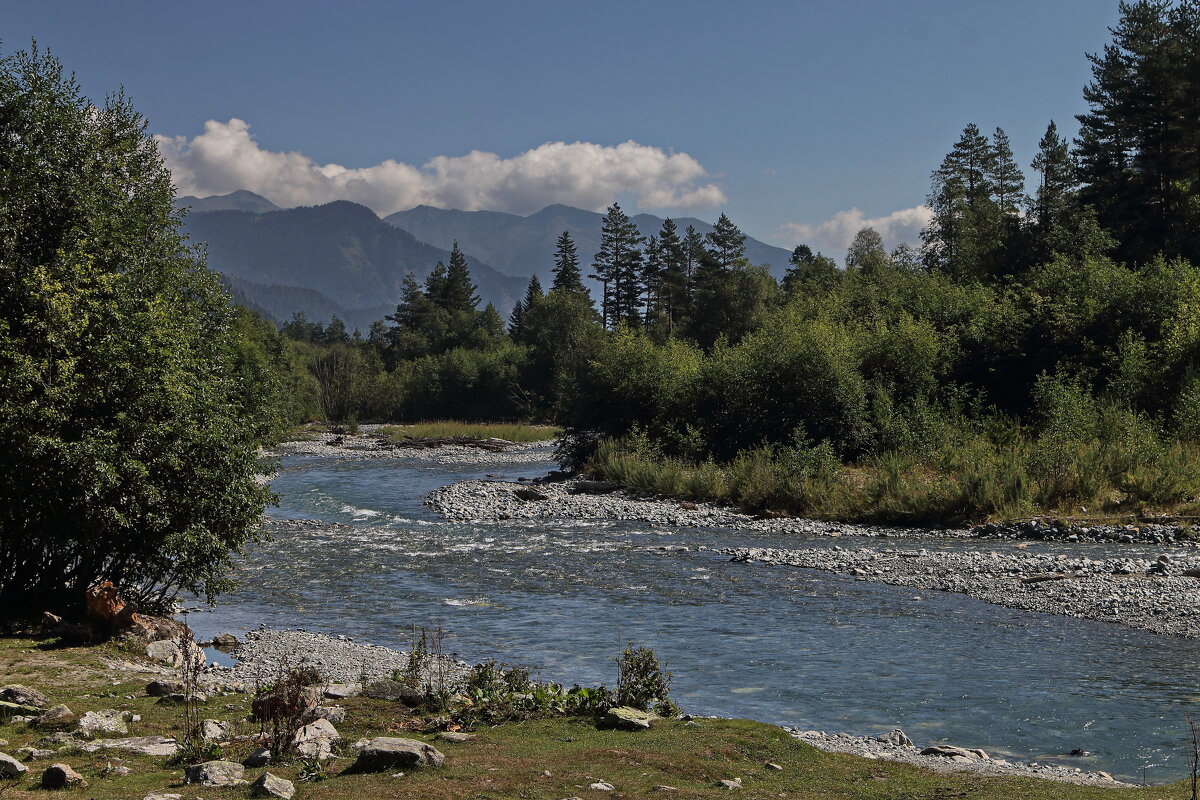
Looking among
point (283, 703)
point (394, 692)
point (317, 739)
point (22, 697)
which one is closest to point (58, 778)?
point (283, 703)

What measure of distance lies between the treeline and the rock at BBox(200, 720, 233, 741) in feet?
77.7

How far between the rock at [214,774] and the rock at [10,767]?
1.26m

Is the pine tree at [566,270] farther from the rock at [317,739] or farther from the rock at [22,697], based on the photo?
the rock at [317,739]

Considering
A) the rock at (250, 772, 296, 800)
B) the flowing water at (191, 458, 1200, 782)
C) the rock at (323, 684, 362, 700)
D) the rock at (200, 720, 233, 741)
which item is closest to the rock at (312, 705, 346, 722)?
the rock at (323, 684, 362, 700)

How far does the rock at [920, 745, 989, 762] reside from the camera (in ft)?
33.1

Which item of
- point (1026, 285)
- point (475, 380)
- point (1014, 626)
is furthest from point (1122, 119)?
point (475, 380)

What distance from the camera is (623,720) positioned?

※ ※ ※

Could you repeat the data above with each "camera" replaced by "viewer", keep everything else unchanged, and leave out the pictures?

Reply:
Looking among
point (283, 703)
point (394, 692)
point (317, 739)
point (22, 697)
which one is closest to point (58, 778)?
point (283, 703)

What measure of distance lies between the treeline and the rock at BBox(200, 720, 233, 741) in feet?
77.7

How far between the rock at [214,774] and the rock at [10,767]?
1.26m

Is the pine tree at [566,270] farther from the rock at [317,739] or farther from the rock at [22,697], based on the photo?
the rock at [317,739]

Considering
A) the rock at (250, 772, 296, 800)
B) the flowing water at (191, 458, 1200, 782)
C) the rock at (323, 684, 362, 700)
D) the rock at (200, 720, 233, 741)
which item is closest to the rock at (312, 705, 346, 722)?
the rock at (323, 684, 362, 700)

How far does the rock at [920, 745, 989, 762] reside from the viewer (in ft)?
33.1

Which item of
- point (1026, 285)
- point (475, 380)
- point (1014, 626)
is furthest from point (1122, 119)?
point (475, 380)

What distance from the viewer is (623,720) positioned?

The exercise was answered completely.